Hypnose ericksonienne et hypnoanalyse

Il est important de distinguer d’une part un état de conscience appelé hypnose (ou état hypnotique) et d’autre part une psychothérapie appelée hypnose clinique.

L’état de conscience hypnotique fait partie des états de la conscience. On sait actuellement que nous existons à plusieurs niveaux de conscience pendant la journée, que nous pouvons être dans la conscience ordinaire où nous disons « moi-je »mais aussi à d’autres niveaux de conscience :

- Soit nous sommes absorbés involontairement dans un rêve éveillé où la pensée, le mental sont mis entre parenthèses (c’est pour cela que sans le savoir nous allons en vacances ou au cinéma : pour échapper à un moi identifié seulement à la pensée, « nous changer les idées »).
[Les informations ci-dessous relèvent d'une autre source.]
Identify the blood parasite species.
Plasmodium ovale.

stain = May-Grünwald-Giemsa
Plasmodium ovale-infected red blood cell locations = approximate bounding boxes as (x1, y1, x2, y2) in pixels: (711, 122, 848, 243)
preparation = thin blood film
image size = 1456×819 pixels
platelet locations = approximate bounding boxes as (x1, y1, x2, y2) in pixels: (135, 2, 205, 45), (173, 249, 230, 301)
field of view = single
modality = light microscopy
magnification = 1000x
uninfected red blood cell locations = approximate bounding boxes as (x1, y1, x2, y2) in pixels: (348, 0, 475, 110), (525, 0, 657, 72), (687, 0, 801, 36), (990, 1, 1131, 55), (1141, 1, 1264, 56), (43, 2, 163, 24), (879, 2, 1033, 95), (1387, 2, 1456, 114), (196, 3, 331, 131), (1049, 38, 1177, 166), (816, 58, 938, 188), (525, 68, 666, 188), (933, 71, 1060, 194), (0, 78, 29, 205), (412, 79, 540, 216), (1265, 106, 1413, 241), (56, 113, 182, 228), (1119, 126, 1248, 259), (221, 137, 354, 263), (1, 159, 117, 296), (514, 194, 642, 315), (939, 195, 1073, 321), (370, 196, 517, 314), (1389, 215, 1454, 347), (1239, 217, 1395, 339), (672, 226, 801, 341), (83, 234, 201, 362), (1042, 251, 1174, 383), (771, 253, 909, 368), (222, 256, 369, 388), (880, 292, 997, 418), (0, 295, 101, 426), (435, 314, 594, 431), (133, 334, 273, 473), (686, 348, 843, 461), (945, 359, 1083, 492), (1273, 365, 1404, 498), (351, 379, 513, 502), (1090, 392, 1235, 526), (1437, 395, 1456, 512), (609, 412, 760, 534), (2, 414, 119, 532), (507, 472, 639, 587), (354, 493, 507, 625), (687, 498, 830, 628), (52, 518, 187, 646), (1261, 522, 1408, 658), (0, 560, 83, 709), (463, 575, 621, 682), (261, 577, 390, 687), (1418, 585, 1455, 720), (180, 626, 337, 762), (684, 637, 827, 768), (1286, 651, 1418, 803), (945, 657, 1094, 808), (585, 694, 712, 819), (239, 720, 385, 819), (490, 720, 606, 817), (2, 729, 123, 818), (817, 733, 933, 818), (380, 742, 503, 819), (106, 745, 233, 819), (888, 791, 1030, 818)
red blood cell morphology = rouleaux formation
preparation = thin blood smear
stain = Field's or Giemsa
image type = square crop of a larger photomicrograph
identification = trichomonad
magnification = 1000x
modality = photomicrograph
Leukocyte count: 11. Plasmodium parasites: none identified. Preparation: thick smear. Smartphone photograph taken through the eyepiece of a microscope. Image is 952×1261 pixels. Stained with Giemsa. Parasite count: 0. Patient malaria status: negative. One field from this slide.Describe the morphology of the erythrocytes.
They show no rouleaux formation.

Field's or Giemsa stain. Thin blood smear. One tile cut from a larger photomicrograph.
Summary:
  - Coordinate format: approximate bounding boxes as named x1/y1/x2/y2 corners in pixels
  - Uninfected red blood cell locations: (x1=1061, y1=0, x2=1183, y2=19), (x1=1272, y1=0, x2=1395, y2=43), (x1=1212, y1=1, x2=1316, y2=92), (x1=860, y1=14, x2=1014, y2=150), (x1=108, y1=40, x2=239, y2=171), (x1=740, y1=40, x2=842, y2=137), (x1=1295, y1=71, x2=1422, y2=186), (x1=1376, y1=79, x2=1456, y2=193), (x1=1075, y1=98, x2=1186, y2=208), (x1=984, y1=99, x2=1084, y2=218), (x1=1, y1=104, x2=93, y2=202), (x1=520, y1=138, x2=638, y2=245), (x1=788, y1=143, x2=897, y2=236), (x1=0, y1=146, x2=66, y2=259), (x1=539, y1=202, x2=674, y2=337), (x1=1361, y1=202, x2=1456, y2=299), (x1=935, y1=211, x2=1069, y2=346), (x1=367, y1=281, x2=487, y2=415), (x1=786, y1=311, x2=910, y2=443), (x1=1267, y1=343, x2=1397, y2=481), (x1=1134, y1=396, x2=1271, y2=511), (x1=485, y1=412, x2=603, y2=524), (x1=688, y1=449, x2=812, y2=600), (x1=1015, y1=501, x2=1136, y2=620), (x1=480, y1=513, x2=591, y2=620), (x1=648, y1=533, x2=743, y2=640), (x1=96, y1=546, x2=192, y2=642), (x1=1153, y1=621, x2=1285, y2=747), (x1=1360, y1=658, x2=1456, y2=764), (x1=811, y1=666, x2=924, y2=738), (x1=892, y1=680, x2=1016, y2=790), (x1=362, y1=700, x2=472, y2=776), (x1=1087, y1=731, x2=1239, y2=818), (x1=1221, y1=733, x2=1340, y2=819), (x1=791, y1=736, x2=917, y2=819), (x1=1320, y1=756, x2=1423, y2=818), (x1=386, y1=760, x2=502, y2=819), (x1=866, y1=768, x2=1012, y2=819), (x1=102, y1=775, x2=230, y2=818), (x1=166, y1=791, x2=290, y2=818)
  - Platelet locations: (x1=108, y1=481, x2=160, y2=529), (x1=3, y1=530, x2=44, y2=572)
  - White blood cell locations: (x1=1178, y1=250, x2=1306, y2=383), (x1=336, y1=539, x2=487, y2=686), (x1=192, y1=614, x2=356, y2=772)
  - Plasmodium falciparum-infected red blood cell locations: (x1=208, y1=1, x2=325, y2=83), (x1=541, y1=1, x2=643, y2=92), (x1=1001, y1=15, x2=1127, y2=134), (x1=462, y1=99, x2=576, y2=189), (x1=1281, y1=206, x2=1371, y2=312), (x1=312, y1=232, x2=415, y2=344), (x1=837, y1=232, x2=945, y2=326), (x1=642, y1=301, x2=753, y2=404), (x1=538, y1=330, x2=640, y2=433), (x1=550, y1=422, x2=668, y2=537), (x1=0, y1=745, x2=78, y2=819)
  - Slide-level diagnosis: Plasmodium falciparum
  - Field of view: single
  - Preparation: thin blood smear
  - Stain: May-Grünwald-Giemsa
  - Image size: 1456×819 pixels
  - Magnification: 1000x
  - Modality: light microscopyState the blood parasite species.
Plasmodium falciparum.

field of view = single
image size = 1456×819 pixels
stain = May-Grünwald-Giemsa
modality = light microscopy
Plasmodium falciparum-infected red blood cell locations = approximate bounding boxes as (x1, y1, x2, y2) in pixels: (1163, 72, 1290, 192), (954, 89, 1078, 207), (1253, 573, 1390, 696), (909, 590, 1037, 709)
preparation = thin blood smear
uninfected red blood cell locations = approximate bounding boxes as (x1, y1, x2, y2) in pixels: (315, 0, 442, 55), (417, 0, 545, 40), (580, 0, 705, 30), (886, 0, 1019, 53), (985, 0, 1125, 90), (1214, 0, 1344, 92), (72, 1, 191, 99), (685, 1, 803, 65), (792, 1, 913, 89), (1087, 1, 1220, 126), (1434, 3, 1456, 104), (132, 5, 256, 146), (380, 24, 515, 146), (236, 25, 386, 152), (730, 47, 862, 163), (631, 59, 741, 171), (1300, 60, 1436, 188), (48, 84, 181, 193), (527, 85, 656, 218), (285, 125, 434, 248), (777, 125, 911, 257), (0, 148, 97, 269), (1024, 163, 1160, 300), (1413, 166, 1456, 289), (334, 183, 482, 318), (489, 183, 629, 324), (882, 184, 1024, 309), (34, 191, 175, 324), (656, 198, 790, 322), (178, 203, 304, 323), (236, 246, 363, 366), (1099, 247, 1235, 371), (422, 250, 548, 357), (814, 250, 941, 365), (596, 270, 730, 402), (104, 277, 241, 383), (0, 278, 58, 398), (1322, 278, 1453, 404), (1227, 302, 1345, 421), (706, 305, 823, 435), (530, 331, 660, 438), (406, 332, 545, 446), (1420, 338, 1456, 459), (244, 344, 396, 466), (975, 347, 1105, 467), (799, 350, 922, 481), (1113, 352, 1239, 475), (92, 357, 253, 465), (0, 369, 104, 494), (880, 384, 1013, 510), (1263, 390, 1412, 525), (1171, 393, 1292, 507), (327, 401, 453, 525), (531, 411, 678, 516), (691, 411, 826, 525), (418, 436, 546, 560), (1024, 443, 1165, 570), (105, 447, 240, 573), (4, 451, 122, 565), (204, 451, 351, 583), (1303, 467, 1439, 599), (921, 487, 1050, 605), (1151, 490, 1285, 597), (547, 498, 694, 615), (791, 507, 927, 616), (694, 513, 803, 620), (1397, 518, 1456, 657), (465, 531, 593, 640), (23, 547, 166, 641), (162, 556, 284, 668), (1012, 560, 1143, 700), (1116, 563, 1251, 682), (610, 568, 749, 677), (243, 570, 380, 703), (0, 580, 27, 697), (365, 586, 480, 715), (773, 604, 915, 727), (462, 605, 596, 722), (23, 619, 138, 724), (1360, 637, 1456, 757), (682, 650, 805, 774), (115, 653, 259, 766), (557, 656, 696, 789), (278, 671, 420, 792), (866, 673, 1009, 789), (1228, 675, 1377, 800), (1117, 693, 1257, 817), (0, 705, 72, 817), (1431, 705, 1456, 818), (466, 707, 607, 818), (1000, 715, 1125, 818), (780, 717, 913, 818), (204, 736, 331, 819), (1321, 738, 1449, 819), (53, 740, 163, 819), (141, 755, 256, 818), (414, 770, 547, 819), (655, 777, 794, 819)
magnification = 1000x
- Soit en focalisant notre attention dans une tâche (l’ordinateur : « quand je travaille, je ne pense plus à rien ») ou dans le corps (par exemple dans la respiration , en méditation ou dans le yoga par exemple), nous provoquons une ouverture de la conscience qui aboutit à une plus grande présence dans un moi inscrit dans le corps..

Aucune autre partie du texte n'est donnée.